SUPPLIED MATERIAL Block Start

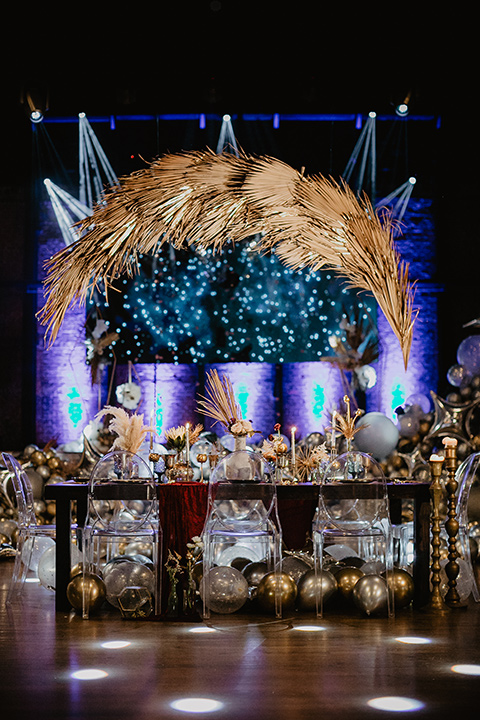 The-Yost-Theatre-table-set-up-with-gold-and-silver-balloons-and-modern-clear-furniture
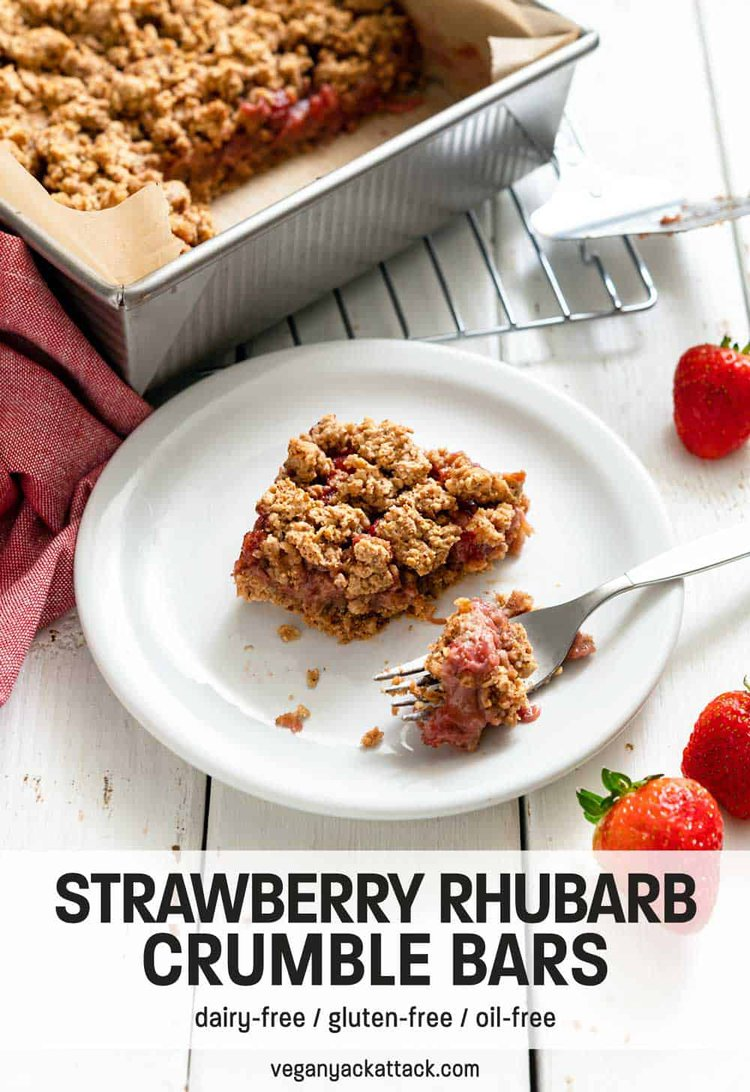 Piece of strawberry crumble bar cut out of a baking pan and bite on a fork next to it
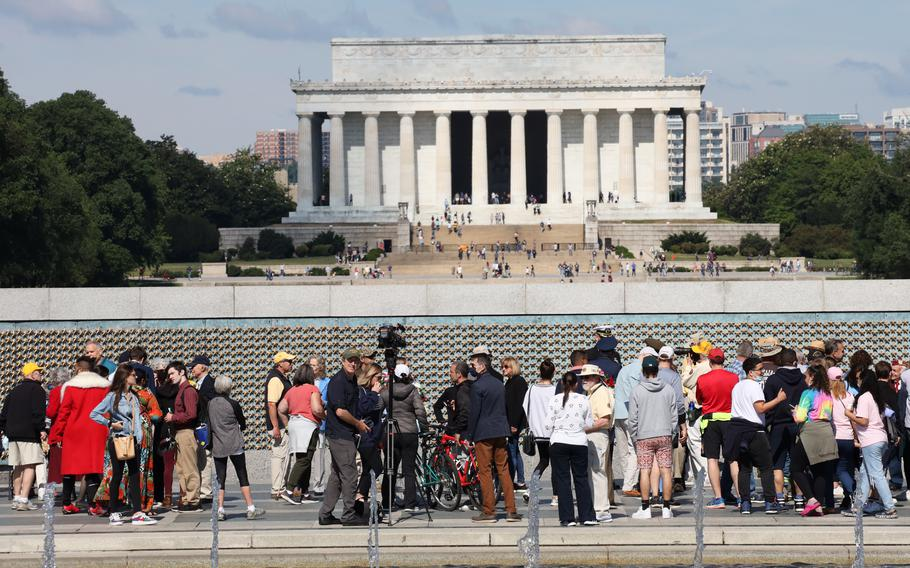 With the Lincoln Memorial as a backdrop, members of the public meet participants in a Memorial Day ceremony at the National World War II Memorial in Washington, D.C., May 31, 2021.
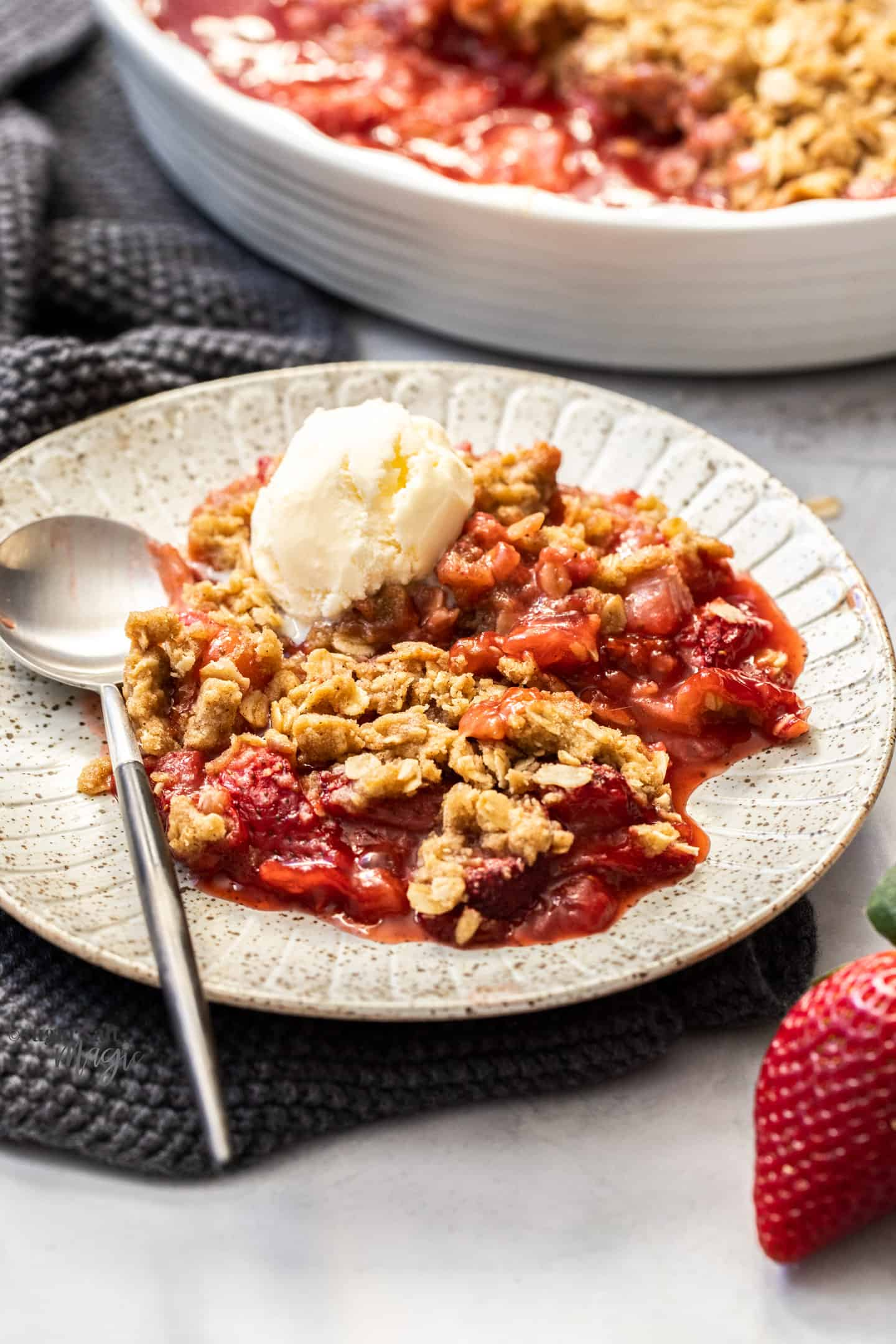 A plate filled with strawberry crisp and ice cream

SUPPLIED MATERIAL Block End

• WHAT YOU SHOULD DO: All of the material goes into the answer exactly as it stands, except for the pictures.

• TASK ANSWER:
 The-Yost-Theatre-table-set-up-with-gold-and-silver-balloons-and-modern-clear-furniture
 Piece of strawberry crumble bar cut out of a baking pan and bite on a fork next to it
 With the Lincoln Memorial as a backdrop, members of the public meet participants in a Memorial Day ceremony at the National World War II Memorial in Washington, D.C., May 31, 2021.
 A plate filled with strawberry crisp and ice cream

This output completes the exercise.